Data lines:

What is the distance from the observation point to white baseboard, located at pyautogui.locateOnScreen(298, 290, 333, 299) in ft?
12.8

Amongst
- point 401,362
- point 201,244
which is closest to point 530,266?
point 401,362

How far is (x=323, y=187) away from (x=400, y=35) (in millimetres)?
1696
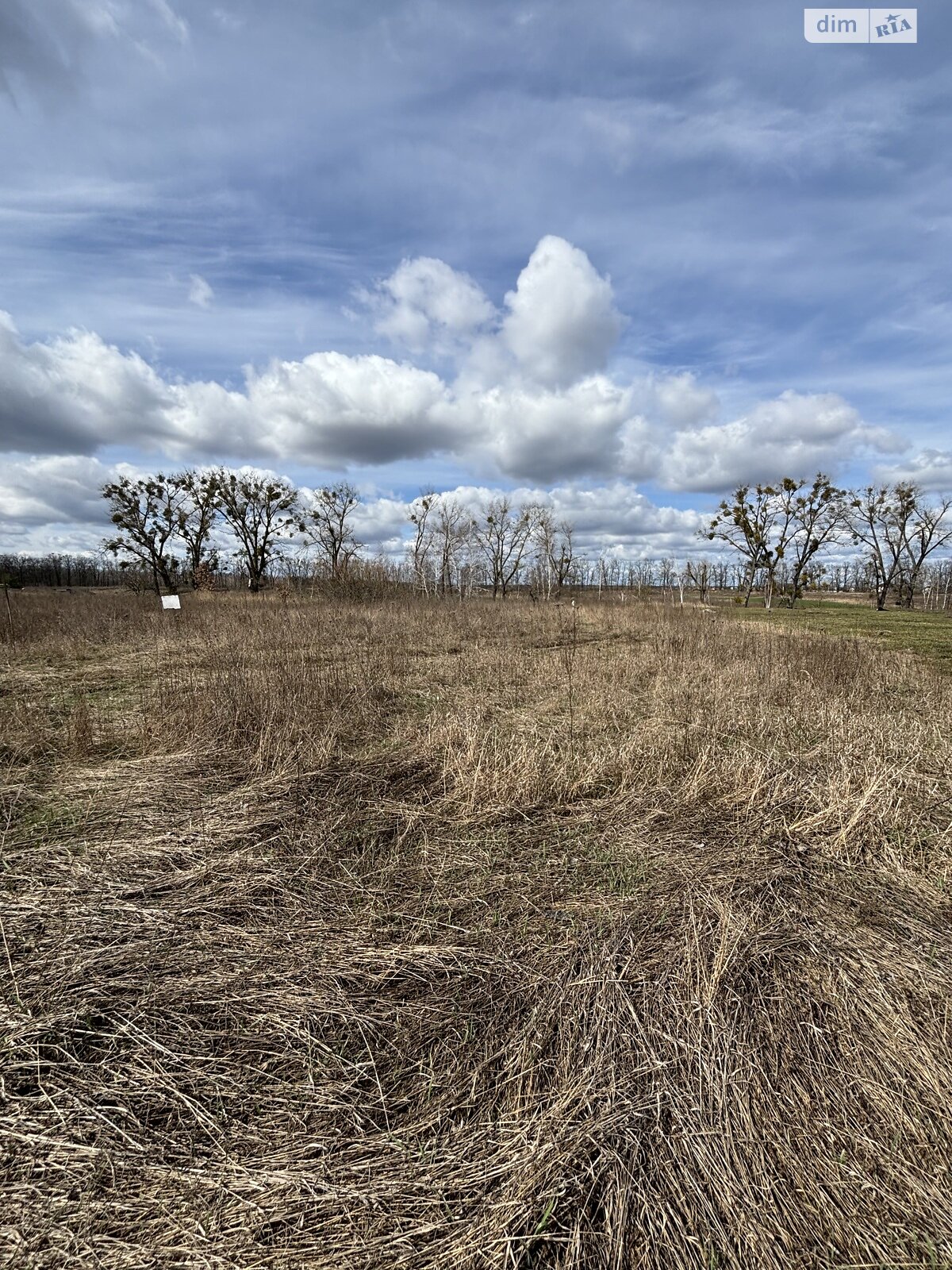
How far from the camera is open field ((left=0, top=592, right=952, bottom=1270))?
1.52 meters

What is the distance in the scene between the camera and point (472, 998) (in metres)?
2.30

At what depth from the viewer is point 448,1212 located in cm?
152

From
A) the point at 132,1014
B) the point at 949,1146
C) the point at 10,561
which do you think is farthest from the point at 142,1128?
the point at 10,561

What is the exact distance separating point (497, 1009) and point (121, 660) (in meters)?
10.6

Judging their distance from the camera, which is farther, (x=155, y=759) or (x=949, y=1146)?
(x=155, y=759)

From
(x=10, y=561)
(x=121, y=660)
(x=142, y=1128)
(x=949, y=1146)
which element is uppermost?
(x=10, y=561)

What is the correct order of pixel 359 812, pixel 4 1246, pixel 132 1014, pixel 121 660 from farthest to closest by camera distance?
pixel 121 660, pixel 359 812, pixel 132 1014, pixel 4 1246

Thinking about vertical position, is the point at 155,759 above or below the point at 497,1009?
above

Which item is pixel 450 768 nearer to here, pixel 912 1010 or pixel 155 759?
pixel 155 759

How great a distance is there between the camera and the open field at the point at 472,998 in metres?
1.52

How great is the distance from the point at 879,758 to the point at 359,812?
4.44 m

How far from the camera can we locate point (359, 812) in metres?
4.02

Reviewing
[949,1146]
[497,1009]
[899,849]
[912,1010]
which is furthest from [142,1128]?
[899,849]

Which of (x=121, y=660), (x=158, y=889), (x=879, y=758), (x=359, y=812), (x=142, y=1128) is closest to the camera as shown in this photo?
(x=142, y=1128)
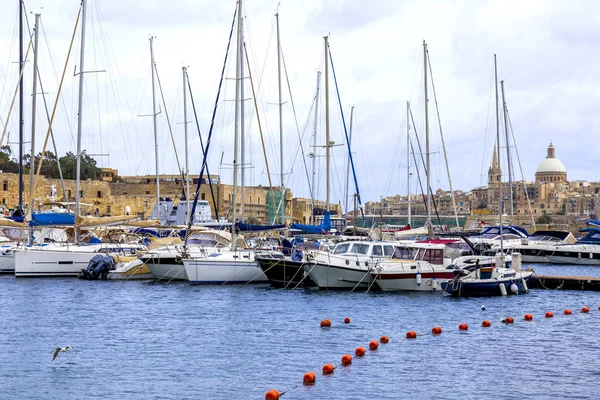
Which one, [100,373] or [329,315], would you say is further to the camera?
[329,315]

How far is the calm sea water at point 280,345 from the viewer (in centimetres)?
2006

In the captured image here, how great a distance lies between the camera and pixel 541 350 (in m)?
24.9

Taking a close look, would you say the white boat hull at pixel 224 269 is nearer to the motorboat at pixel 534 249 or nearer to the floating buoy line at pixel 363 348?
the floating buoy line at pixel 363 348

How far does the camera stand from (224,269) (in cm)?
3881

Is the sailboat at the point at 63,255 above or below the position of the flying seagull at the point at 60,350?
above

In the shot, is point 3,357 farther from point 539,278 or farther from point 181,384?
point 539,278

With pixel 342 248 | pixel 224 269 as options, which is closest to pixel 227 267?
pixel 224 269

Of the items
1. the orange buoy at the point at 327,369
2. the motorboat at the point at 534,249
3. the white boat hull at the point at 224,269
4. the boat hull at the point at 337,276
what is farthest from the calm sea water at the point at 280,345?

Exercise objective:
Can you transcribe all of the data above word for word, omitting the pictures?

Written answer:
What is the distance from the observation point to white baseboard, located at pyautogui.locateOnScreen(298, 290, 333, 299) in ft?
12.8

Amongst
- point 401,362
- point 201,244
which is closest to point 530,266?
point 401,362

How far is (x=323, y=187) away from (x=400, y=35) (in millimetres)?
1696
How far from the camera is open field ((left=0, top=592, right=952, bottom=1270))?
1.52 meters

What is the distance in the scene between the camera and point (472, 998) (in metres)?
2.30

At what depth from the viewer is point 448,1212 located in cm?
152

From
A) the point at 132,1014
B) the point at 949,1146
C) the point at 10,561
which do you think is farthest from the point at 142,1128?
the point at 10,561

What is the exact distance separating point (497, 1009) and point (121, 660) (in meters)?
10.6

Judging their distance from the camera, which is farther, (x=155, y=759) or (x=949, y=1146)?
(x=155, y=759)

From
(x=10, y=561)
(x=121, y=660)
(x=142, y=1128)
(x=949, y=1146)
which element is uppermost?
(x=10, y=561)

What is the correct order of pixel 359 812, pixel 4 1246, pixel 132 1014, pixel 121 660 from farthest to closest by camera distance?
pixel 121 660, pixel 359 812, pixel 132 1014, pixel 4 1246

Thinking about vertical position, is the point at 155,759 above or below the point at 497,1009?
above

Which item is pixel 450 768 nearer to here, pixel 912 1010 or pixel 155 759?
pixel 155 759

How great a distance is there between the camera and the open field at the point at 472,998 in metres?
1.52

How great is the distance from the point at 879,758 to the point at 359,812?
4.44 m

How far from the camera can we locate point (359, 812) in metres?
4.02

Reviewing
[949,1146]
[497,1009]
[899,849]
[912,1010]
which is furthest from [142,1128]?
[899,849]

Which of (x=121, y=660), (x=158, y=889), (x=879, y=758), (x=359, y=812), (x=142, y=1128) is closest to the camera as shown in this photo?
(x=142, y=1128)
Which one, [100,373] or [329,315], would you say is further to the camera?
[329,315]

How far is the calm sea water at point 280,345 from the viewer (in centimetres)?
2006

In the captured image here, how great a distance lies between the camera and pixel 541 350 (in m)?
24.9

Taking a close look, would you say the white boat hull at pixel 224 269 is nearer to the motorboat at pixel 534 249 or nearer to the floating buoy line at pixel 363 348?
the floating buoy line at pixel 363 348

How far does the camera stand from (224,269) (in cm)?
3881

Is the sailboat at the point at 63,255 above or below the position of the flying seagull at the point at 60,350?
above

In the shot, is point 3,357 farther from point 539,278 or farther from point 181,384?
point 539,278

With pixel 342 248 | pixel 224 269 as options, which is closest to pixel 227 267?
pixel 224 269

Of the items
1. the orange buoy at the point at 327,369
2. the motorboat at the point at 534,249
3. the white boat hull at the point at 224,269
4. the boat hull at the point at 337,276
what is farthest from the calm sea water at the point at 280,345?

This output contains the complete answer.